> Available data
........
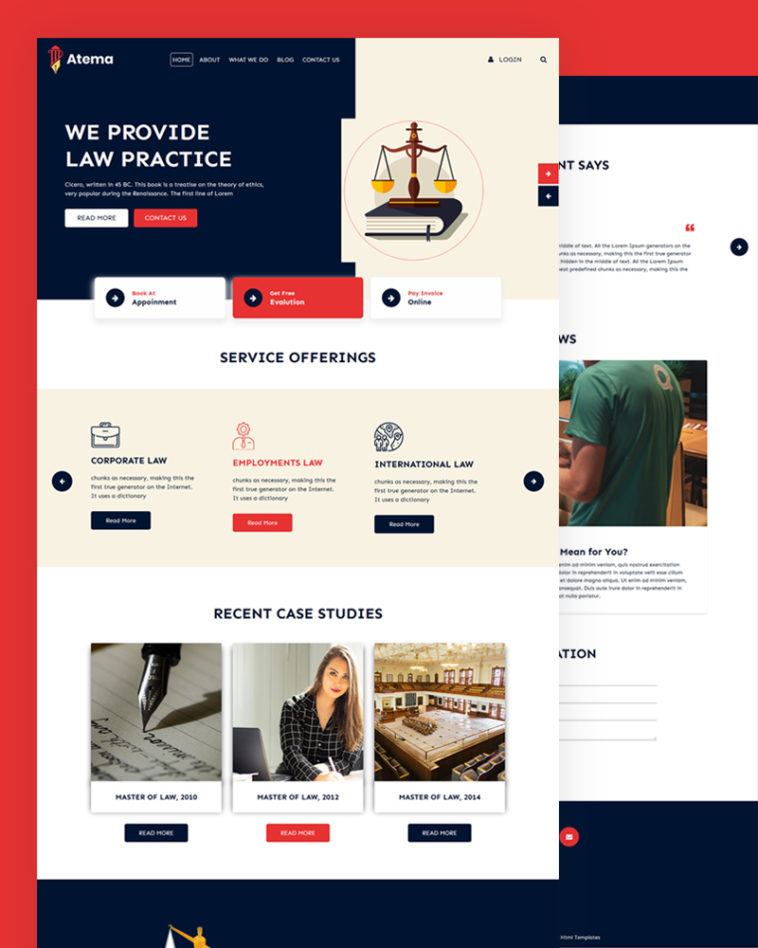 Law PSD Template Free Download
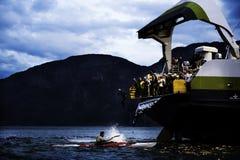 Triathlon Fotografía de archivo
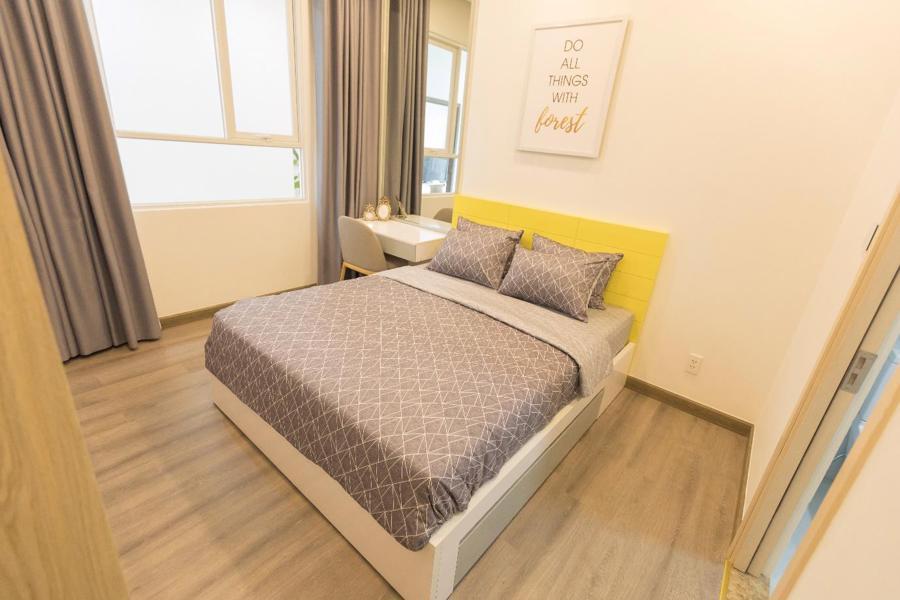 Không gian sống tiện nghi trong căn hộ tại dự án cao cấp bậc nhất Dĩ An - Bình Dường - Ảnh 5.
........
> Task details
Apart from the images, every line above is to be given again exactly.

> Solution to this exercise
 Law PSD Template Free Download
 Triathlon Fotografía de archivo
 Không gian sống tiện nghi trong căn hộ tại dự án cao cấp bậc nhất Dĩ An - Bình Dường - Ảnh 5.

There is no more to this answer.